I'll offer my encouragement, too, Falling. :rose:

I agree, to some extent, it would be very easy to fall into cliché, but there is incredible emotional potential in your story. Loving someone and watching them die in pieces from addiction, or watching them suffer the agony of withdrawals; those are powerful things.

Understanding, but not understanding; taking on the impossible task of helping but hurting yourself and them in the process; honestly hating them for what they are doing to themselves and to you; and loving them because they are who they are - makes your soul hurt just think about it.

Write it. And much, much luck. This one's gonna hurt. :rose:

Peace,

Yui

P.S. Bunnicula Plot Bunnies? :D
 
yui said:
P.S. Bunnicula Plot Bunnies? :D


Bunnicula on super speed!

And thanks, guys, for the comments, suggestions, and thoughts. I'm slogging through the outline right now, and it's already hurting. :p I can't imagine how harsh it's going to be once I actually start fleshing in this rough sketch.
 
FallingToFly said:
Bunnicula on super speed!

And thanks, guys, for the comments, suggestions, and thoughts. I'm slogging through the outline right now, and it's already hurting. :p I can't imagine how harsh it's going to be once I actually start fleshing in this rough sketch.

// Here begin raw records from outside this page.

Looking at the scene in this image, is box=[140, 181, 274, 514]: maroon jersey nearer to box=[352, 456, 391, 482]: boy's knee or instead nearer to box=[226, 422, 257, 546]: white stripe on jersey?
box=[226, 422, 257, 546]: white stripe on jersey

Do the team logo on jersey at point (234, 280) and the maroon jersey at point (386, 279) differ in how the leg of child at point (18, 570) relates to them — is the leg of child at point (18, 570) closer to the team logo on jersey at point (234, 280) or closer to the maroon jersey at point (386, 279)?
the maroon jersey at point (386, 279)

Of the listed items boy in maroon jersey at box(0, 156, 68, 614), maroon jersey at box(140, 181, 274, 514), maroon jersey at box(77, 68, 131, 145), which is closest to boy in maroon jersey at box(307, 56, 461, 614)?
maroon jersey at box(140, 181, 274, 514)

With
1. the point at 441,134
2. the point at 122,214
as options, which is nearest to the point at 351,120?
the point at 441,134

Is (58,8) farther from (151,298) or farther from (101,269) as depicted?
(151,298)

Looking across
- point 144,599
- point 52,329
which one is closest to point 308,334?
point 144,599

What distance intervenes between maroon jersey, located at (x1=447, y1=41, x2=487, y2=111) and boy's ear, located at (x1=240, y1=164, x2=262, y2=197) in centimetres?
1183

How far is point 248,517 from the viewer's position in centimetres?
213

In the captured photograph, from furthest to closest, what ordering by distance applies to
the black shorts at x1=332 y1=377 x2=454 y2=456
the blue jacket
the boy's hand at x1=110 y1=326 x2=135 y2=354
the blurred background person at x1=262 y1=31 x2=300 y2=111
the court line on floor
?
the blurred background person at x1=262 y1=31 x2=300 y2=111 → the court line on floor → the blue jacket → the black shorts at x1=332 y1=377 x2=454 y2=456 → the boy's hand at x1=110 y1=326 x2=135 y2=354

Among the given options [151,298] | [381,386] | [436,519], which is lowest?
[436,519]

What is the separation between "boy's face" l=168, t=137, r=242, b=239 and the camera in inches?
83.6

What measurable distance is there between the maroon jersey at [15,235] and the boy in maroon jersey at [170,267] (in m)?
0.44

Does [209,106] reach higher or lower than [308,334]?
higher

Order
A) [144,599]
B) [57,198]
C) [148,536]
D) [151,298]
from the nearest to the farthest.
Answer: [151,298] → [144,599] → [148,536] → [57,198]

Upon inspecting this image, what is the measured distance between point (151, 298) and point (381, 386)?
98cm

And thank you. I'd actually given up on this story as being more than I could handle, and FtoF's post convinced me to pullit our and finish it as best I can. It's a story wirth telling.

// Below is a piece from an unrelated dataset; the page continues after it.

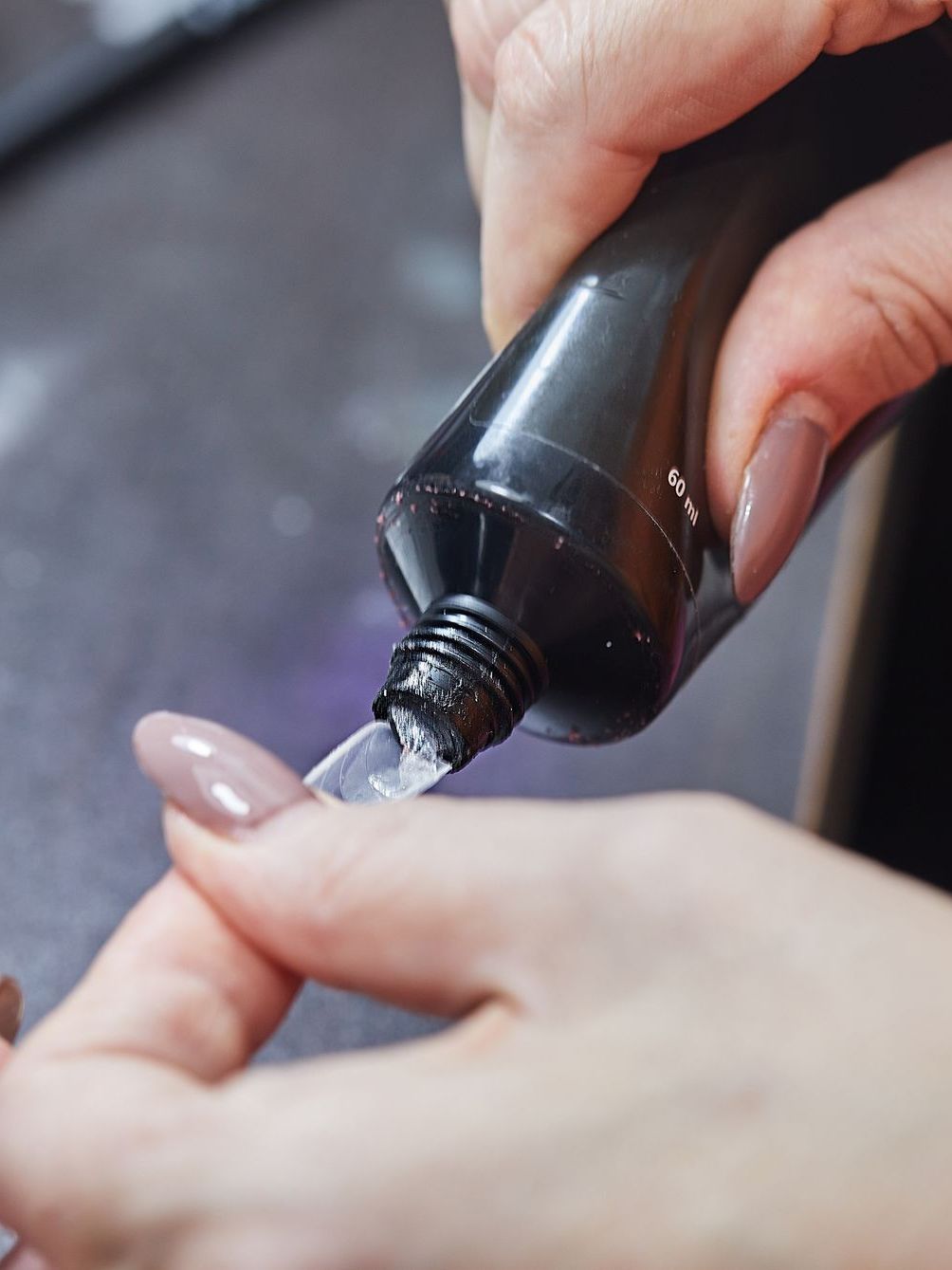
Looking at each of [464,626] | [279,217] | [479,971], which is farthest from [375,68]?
[479,971]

No, Yui, I'm not going to rub anyone's nose in the symbolism, but I've got to tell you, I have a scene where my hero shoots up my heroine with junk for the first time, and it turned out to be one of the most wickedly erotic things I've ever come across--sliding the needle into her vein and pulling a thread of her blood up into the dropper, then squeezing down on the bulb and watching her succomb to that chemical ecstasy. Of course, I had to lie here, because a person'd first experience usually results in some very unpleasant sensations, but the parallels between sex and drugs is so blatant, no explanation is necessary. They're the same thing.